> _DO THIS_
Copy the items below word for word, starting with the line that contains "Does the position" and going on through the line that contains "24.1 inches".

> _DATA SUPPLIED_
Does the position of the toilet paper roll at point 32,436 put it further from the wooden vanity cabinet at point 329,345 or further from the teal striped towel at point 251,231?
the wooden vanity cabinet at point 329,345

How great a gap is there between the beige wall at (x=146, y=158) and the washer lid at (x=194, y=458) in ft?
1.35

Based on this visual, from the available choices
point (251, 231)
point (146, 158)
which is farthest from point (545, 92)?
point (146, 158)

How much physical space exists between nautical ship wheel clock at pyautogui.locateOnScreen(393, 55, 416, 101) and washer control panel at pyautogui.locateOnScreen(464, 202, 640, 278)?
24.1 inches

...

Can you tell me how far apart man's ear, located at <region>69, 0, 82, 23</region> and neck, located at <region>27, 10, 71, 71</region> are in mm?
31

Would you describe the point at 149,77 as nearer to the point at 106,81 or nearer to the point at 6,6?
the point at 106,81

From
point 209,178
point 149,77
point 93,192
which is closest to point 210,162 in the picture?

...

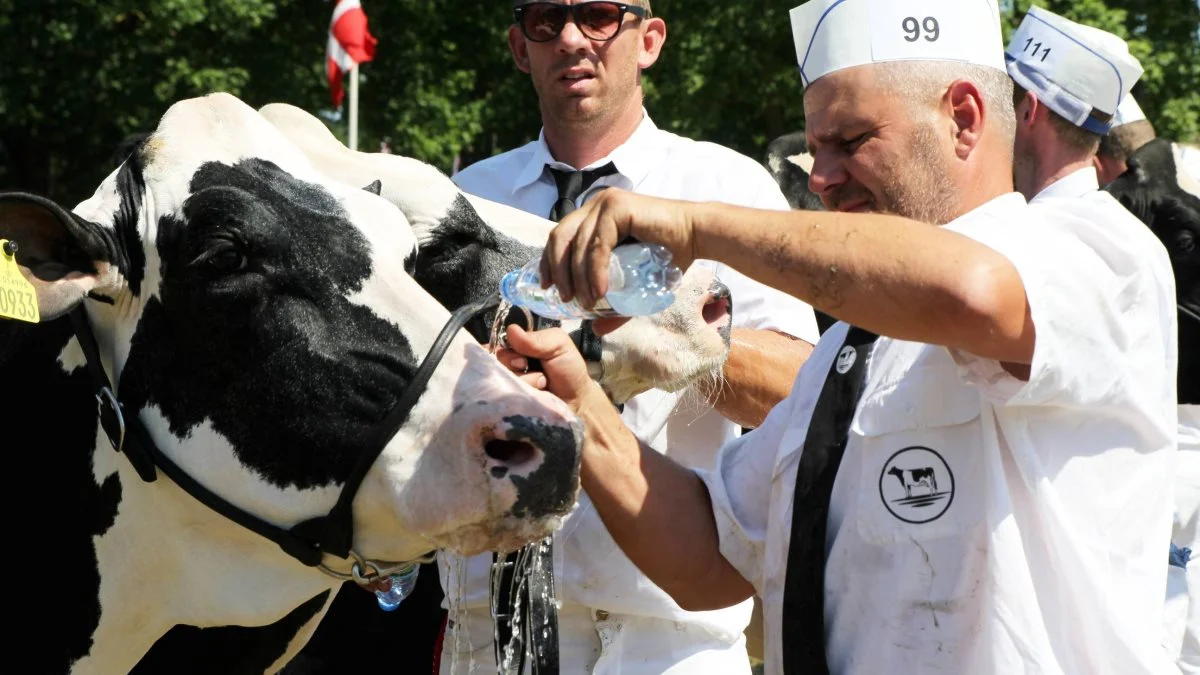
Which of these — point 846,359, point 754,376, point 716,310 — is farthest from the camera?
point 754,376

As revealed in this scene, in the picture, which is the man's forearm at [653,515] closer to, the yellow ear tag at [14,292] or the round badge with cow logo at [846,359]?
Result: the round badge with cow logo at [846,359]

> _THE ANSWER_
Does the position of the toilet paper roll at point 32,436 put it further from the wooden vanity cabinet at point 329,345 or further from the teal striped towel at point 251,231?
the wooden vanity cabinet at point 329,345

How great a gap is there between the beige wall at (x=146, y=158) and the washer lid at (x=194, y=458) in ft?
1.35

Based on this visual, from the available choices
point (251, 231)
point (146, 158)
which is farthest from point (545, 92)?
point (146, 158)

How much physical space exists between nautical ship wheel clock at pyautogui.locateOnScreen(393, 55, 416, 101) and washer control panel at pyautogui.locateOnScreen(464, 202, 640, 278)?
24.1 inches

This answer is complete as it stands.